Huntington, Ind.—Younger evangelicals might decide the U.S. presidential election in November depending on how effectively they organize through their own new media to support state and national candidates.
So say the editors of the first comprehensive study of new evangelical media in North America. Fifty contributors, including Dr. Kevin Miller, associate professor of communication at Huntington University, examined everything from evangelical blogging and podcasting to drama, computer gaming, public relations, advertising, radio and TV broadcasting, movies, books, periodicals, theme parks, comic books, music, merchandizing and more.

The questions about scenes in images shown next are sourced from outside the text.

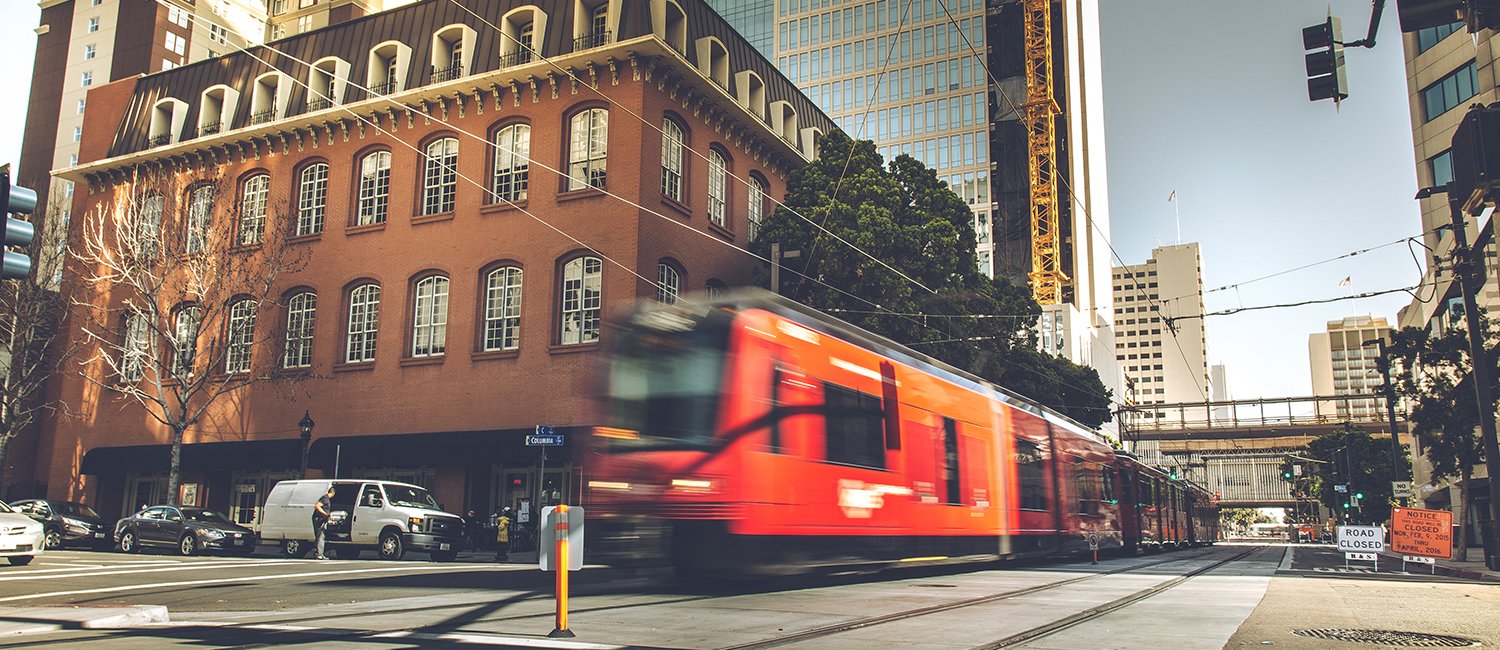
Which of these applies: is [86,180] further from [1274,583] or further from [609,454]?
[1274,583]

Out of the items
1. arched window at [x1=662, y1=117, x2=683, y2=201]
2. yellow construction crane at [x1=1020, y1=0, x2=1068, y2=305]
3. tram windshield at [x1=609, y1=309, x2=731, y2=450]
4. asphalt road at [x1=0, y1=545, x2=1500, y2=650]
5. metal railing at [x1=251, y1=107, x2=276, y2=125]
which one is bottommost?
asphalt road at [x1=0, y1=545, x2=1500, y2=650]

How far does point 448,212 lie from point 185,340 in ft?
34.4

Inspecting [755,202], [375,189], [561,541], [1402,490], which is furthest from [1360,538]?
[375,189]

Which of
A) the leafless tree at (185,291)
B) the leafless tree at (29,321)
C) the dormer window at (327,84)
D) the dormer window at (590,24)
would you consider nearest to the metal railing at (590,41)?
the dormer window at (590,24)

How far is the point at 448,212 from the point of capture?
3241 cm

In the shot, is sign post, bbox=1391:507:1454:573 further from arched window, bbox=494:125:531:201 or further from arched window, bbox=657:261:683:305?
arched window, bbox=494:125:531:201

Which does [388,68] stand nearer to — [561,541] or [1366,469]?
[561,541]

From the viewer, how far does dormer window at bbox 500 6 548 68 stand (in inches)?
1217

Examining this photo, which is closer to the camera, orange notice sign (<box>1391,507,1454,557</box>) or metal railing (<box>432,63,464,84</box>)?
orange notice sign (<box>1391,507,1454,557</box>)

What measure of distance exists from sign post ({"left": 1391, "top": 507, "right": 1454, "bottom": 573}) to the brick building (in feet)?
62.8

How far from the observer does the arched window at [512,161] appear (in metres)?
31.4

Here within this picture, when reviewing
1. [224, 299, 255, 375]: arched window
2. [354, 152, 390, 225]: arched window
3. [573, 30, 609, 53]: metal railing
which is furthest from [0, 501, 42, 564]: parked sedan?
[573, 30, 609, 53]: metal railing

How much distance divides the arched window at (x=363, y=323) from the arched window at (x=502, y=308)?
14.2ft

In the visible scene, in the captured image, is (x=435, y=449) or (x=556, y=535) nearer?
(x=556, y=535)
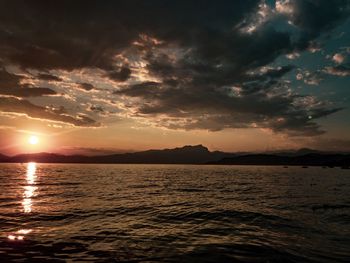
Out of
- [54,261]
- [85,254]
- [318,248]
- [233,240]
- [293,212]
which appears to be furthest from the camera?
[293,212]

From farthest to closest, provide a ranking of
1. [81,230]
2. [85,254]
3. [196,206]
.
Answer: [196,206] → [81,230] → [85,254]

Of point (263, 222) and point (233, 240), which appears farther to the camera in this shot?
point (263, 222)

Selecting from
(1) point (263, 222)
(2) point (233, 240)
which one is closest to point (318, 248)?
(2) point (233, 240)

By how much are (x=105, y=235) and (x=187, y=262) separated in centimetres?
731

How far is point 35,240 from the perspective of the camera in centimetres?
1705

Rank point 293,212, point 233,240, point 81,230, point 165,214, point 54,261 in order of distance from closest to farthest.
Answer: point 54,261 → point 233,240 → point 81,230 → point 165,214 → point 293,212

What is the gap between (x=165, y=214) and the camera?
87.8 feet

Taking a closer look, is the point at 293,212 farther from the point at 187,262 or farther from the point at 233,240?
the point at 187,262

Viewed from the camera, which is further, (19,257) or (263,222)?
(263,222)

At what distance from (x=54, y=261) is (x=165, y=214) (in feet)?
47.5

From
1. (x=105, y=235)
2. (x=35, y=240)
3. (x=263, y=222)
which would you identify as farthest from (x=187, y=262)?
(x=263, y=222)

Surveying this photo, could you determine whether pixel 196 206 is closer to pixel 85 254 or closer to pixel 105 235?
pixel 105 235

Miller says in the book that American and British evangelicals sometimes use different standards to evaluate media. Americans criticize “graphic sexuality” whereas their U.K. counterparts emphasize “graphic violence.” Speaking for many younger evangelicals, Miller explains that evangelicals can “endorse cinematic depictions of violence and sex” that are “cast in the full context of their consequences.”
Miller also says that evangelicals ought to consider the value of the kind of technologically restrained living practiced by Anabaptists, including the Amish. He says that “MP3-toting evangelicals” need to figure out how to leverage “YouTube, social networking sites and the next new information technology to foster Christian community.”
The just-released book, “Understanding Evangelical Media: The Changing Face of Christian Communication” (InterVarsity, 2008, 347 pp.) is edited by Quentin J. Schultze and Robert H. Woods, Jr., professors of communication at Calvin College and Spring Arbor Universities, respectively.
“Younger evangelicals have flooded to new media, creating their own, nearly invisible social networks,” says Schultze, also the executive director of the Gainey Institute for Faith and Communication at Calvin. “Reporters are mistakenly focusing on traditional, high-profile Christian TV and radio programs, overlooking millions of younger evangelicals who are not so quickly predisposed toward particular political stands.”
Schultze adds, “These Gen-Xers, Yers, and Millennials are not interested in traditional evangelical broadcasting and are forging new media networks under the radar of news media. They’re downloading audio files of engaging sermons from distant churches, reading edgy books published by unconventional Christian authors, writing blogs that criticize as well as support existing Christian leaders, posting spiritually satirical YouTube videos, and getting together for social-oriented theological discussions over a latte or a microbrew.”
Woods says that the political vibrancy of young evangelicals reflects their social consciences and flows from young evangelicals’ belief that worship is the stage for comprehensive social action, not just for voting and party politics. “Younger evangelicals’ blogs tell the story,” he says.
The book’s editors and authors have created a Web site that is monitoring the spectrum of new and old evangelical media. The site, www.understandingevangelicalmedia.com/, is “using the only medium available for tracking new developments on the fly,” says Calvin College’s Schultze. He adds, “It’s going to be an interesting fall as younger evangelicals organize online to influence not just the November elections but the ways that future evangelicals think about what it means to be faithfully engaged in society.”